Le problème de telles images est qu’elles ne sont que des chromos qui ne tiennent à peu près que dans les rêves, c’est-à-dire justement dans les mauvais poèmes de résistance, ou encore dans les mauvais films de Clint Eastwood. Les Stoïciens sont magnifiques dans leur logique, mais ils sont un peu pathétiques dans leur morale et leurs exhortations au courage, à la virilité, à l’exercice imposé de soi à soi pour devenir enfin autre. Parce que cela ne tient jamais dans le réel : on ne se subjective pas sans médiation au lieu même où l’on est assujetti. Dostoïevski, qui en connaissait un rayon sur les humiliés et les offensés, savait ce que devient l’orgueil bâti dans le ressassement solitaire de ses humiliations : une dégénérescence en susceptibilités exacerbées, en histrionismes, en récriminations permanentes. La nuit, on se croit intouchable, invulnérable, sorti du théâtre et des masques, enfin armuré pour de bon ; mais, rendu au jour, nous voilà écorché vif, en demande inextinguible de nouvelles scènes où rejouer sa haine du théâtre et des autres, où pouvoir leur dire enfin : « Mais je n’ai pas besoin de vous, je ne vous demande rien, je ne vais pas traîner mes bottes dans les salons, je suis tout, je ne suis rien, roi, mendiant, démon. » Les plus sincères déclarations d’orgueil dégénèrent toujours en fantasmes de parricide ou en tropismes de bouffonnerie : Dimitri Karamazov ou son père, Stavroguine ou Stepane Verkovensky, Lebedev ou Alexandra Philipovna, Goliadkine ou son double. Dostoïevski l’a expérimenté dans sa chair : l’orgueil comme salut contre ses humiliations passées est une coupe sans fond d’amertumes tantôt grotesques, tantôt terrifiantes.

Freud a toutefois raison de remarquer alors que sa solution est un peu tristement réactionnaire. C’est celle du Jésus de saint Luc : « qui s’élève, je l’abaisse, qui s’abaisse, je l’élève », abaisse-toi donc si tu veux être élevé et abandonne tout péché de superbe. Autrement dit, l’humilité et non l’orgueil contre les humiliations : renonce à l’orgueil et à la politique, préfère l’auto-humiliation, préfère n’être rien, car seuls les humbles et les petits ne seront pas humiliés. C’est certes une solution forte et tentante, tant elle en appelle à la seule immanence de la sensation d’humiliation. Mieux demeurer humilié, y trouver son compte, que chercher à en sortir, à retourner l’humiliation, à la rendre ou à la surjouer. Briser donc d’avance le cercle politique de l’humiliation et de l’orgueil qui fait les tremblements repoussants du sentiment, et les guerres et les haines inexpiables (haines familiales, haines nationales, haines de classe). Et lui préférer un autre cercle, plus vertueux : devant celui qui m’humilie, je m’humilierai encore davantage, et c’est le starets Zozime se jetant aux pieds de Dimitri Karamazov. Mais c’est en vérité une solution tout aussi repoussante qui nourrit encore en profondeur ces haines mêmes qu’elle prétend défaire, qui promet « tu verras, les puissants aussi seront abaissés », et qui fait croire en l’advenue d’un messie ou d’un chef en charge de réaliser cette promesse. Voire qui n’y parvient même pas : Zozime, Aliocha, Mychkine, Dostoïevski y croyait-il seulement ? On ne s’en sortira pas davantage en prêtant à l’Autre, à « Celui qui vient », l’orgueil que l’on ne peut plus lucidement assumer pour soi.

## Extrait source
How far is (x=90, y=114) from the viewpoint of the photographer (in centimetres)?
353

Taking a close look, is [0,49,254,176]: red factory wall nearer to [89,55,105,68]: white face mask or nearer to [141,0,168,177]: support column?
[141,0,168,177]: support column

## À compléter
[A] D'après le texte sur l'humiliation et l'orgueil, aux pieds de quel personnage le starets Zozime se jette-t-il ?
[B] Reprenez le texte sur l'humiliation et l'orgueil après sa dernière phrase et poursuivez-le.
Les lignes ci-dessus forment un matériau à part, distinct du texte.

## Réponses attendues
[A] Dimitri Karamazov.

[B]
Mais alors que faire ? Il n’y a que deux politiques qui peuvent fonctionner, politiques parfois complémentaires, parfois non, mais en tout cas non dialectisables, c’est-à-dire n’offrant aucune vaine promesse de paix définitive, seulement celle d’un combat qui puisse enfin être durablement tenu dans le réel. La première est immédiatement collective, c’est la politique de la fierté. La fierté, à maints égards, c’est le contraire de l’orgueil, parce qu’on n’est jamais fier en vérité d’être soi, ni de soi, ni de ce qu’on a fait (il n’y a que Goliadkine pour dire sérieusement « je suis fier d’être petit », et c’est d’emblée comique, pathétique, ou angoissant tant on risque de s’y reconnaître, mais en rien convaincant). On est toujours fier d’être plus que soi, c’est-à-dire d’appartenir à plus que soi : à un peuple (fierté nationale), à une classe (fierté au travail, et non de « mon » travail), à une minorité (négritude, gay pride, féminisme). La fierté dépersonnalise là où l’orgueil fige en soi, elle ouvre là où l’orgueil ferme, elle se soutient moins de combattre que de se renforcer sans cesse et collectivement pour un combat sans cesse à venir là où l’orgueil ne tient qu’à s’exiler dans des rêves de victoires de plus en plus immédiates. Au début du Petit soldat de Godard, un jeune fasciste rend hommage aux anarchistes espagnols à peu près ainsi : ils lèvent leur poing en montrant la paume, c’est beau, ça dit leur fierté, les fascistes lèvent leur poing de l’autre côté, ça ne dit que leur agressivité.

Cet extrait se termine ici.